# START OF DATASET EXTRACT
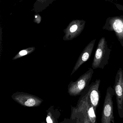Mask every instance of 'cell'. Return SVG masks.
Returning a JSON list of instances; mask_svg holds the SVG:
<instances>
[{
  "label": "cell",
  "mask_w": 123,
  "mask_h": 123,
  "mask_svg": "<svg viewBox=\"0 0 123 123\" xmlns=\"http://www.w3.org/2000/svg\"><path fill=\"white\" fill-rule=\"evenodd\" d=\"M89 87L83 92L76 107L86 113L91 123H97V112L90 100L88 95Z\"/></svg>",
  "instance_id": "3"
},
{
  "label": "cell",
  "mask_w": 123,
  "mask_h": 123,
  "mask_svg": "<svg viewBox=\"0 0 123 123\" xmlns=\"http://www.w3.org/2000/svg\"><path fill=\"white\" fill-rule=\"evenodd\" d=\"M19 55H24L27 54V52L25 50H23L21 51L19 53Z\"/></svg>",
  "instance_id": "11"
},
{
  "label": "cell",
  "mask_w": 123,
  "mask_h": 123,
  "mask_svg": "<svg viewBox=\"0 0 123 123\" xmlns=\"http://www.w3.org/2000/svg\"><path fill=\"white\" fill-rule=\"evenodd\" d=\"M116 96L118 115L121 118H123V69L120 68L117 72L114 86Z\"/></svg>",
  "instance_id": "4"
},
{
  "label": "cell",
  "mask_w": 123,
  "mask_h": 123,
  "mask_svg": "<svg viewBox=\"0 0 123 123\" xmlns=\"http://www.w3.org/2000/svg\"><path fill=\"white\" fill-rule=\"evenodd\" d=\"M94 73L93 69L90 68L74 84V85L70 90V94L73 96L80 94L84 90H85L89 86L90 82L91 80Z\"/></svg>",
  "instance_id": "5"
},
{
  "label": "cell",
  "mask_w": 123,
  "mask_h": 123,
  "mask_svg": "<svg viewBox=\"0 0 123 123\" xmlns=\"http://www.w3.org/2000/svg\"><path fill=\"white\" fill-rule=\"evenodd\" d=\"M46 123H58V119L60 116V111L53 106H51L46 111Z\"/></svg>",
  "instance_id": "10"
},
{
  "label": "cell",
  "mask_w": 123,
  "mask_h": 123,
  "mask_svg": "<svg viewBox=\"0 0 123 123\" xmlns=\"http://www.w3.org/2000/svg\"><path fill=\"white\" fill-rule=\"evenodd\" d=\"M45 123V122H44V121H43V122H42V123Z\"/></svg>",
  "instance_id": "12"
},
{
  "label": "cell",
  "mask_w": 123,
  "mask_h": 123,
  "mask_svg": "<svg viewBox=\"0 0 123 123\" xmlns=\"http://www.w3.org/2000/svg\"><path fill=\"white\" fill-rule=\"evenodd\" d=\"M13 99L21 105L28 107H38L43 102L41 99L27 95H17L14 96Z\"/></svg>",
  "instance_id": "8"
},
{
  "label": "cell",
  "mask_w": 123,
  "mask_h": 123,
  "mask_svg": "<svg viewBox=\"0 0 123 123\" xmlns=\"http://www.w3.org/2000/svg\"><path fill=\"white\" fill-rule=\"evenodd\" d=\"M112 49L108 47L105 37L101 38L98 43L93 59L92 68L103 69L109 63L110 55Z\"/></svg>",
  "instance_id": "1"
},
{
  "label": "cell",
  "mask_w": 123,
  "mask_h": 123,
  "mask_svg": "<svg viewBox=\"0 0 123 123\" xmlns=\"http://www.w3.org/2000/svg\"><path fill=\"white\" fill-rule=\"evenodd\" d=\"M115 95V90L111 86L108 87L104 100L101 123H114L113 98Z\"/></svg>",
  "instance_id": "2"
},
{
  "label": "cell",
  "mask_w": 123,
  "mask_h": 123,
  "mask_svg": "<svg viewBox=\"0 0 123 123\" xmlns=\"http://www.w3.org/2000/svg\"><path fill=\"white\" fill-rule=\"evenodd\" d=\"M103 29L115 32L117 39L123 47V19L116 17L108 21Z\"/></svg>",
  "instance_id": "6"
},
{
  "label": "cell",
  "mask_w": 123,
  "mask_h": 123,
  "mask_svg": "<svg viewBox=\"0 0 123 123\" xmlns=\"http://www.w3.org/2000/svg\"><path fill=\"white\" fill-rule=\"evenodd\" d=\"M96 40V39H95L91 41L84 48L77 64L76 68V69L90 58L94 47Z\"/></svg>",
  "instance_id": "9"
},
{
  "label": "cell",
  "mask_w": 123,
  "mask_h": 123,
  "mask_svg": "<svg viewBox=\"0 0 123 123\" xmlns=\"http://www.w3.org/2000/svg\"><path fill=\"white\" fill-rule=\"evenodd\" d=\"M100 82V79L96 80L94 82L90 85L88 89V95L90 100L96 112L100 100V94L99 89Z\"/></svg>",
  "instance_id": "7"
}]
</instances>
# END OF DATASET EXTRACT
# START OF DATASET EXTRACT
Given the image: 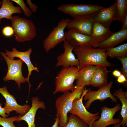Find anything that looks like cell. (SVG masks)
# END OF DATASET EXTRACT
> [WHAT THE TASK ASKS]: Print the lines of the first listing above, starting with the line that has "Mask every instance" and going on through the line that has "87L83 92L76 107L86". Leave the pictures out.

> [WRITTEN RESPONSE]:
Mask every instance of 'cell'. Return SVG masks.
Returning a JSON list of instances; mask_svg holds the SVG:
<instances>
[{
  "label": "cell",
  "mask_w": 123,
  "mask_h": 123,
  "mask_svg": "<svg viewBox=\"0 0 123 123\" xmlns=\"http://www.w3.org/2000/svg\"><path fill=\"white\" fill-rule=\"evenodd\" d=\"M89 87L83 92L76 107L86 113L91 123H97V112L90 100L88 95Z\"/></svg>",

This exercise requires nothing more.